Selected excerpt:
Unless you’ve been following the evolution of digital music for a long time, you might have seen the Mp3Tunes lawsuit as just another in a long line of attempts by the major record labels to squeeze money out of digital services, as they continue to fight the ongoing disruption of their business model. And that’s true, but Michael Robertson isn’t just one of many startups that have gotten wrapped up in music-industry red tape over the years. For the industry, he’s been like the Patient Zero of the digital era, the one who infected everyone else with ideas about how online music should work.

Mp3Tunes paved the way for Google and Amazon

When Google and Amazon both launched their cloud-based music services earlier this year, what they were offering seemed pretty obvious. Of course you should be able to upload your music to an online storage locker, and access that music wherever and whenever you wanted to, and move songs that you bought through those online services into your locker at will. When a number of observers wondered about the legality of these features — since neither Google nor Amazon seemed to have signed any deals with the record labels first — both companies effectively said that they didn’t need licenses and believed they were on firm legal ground.

Extracted information:
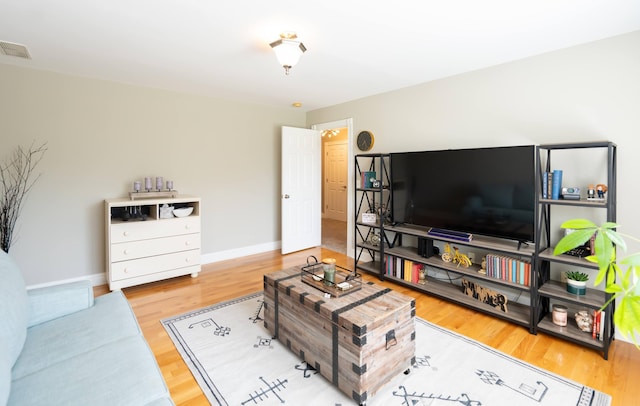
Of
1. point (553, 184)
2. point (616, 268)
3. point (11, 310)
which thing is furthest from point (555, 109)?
point (11, 310)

Task details: Proceed with the text on the Mp3Tunes lawsuit and cloud music services, picking up right after its final sentence.

Exercise answer:
If that legal ground was firm at all (and there’s still some debate about just how firm it is), Michael Robertson deserves a lot of the credit for making it so. Although the EMI case against Mp3Tunes dates back to 2007, Robertson has been fighting this particular battle for more than a decade — almost since the Mp3 file was first invented. Robertson’s first attempt at a cloud-based music service, called simply Mp3.com, appeared in 1997, before many people had even heard of web-based email, let alone what we have come to know as the “cloud.” And it was briefly a big hit on the stock market during the dot-com bubble years.

At that point, however, the record labels were still fighting tooth-and-nail to try to forestall the inevitable digital evolution, and they sued Mp3.com as a group for what they claimed was massive copyright infringement. Robertson settled with many of the labels, but Universal Music pursued the case; Mp3.com eventually lost; and was forced to pay $53 million. The company was ultimately sold to Vivendi, which tried to operate it as a licensed music-buying service but failed to get much traction.

Robertson just kept on fighting

Most founders would probably have licked their wounds and moved on to something else after such a loss, and Robertson did launch a few new battles against other incumbent industries. He started a company called SIPphone that was aimed at using open-source software to provide Skype-style phone service, and he launched another that was originally called Lindows, which offered a Linux-based competitor to Windows (after a legal threat from Microsoft (s msft), the name was changed to Linspire). But he didn’t give up on the cloud-based music idea, and the next venture was Mp3Tunes.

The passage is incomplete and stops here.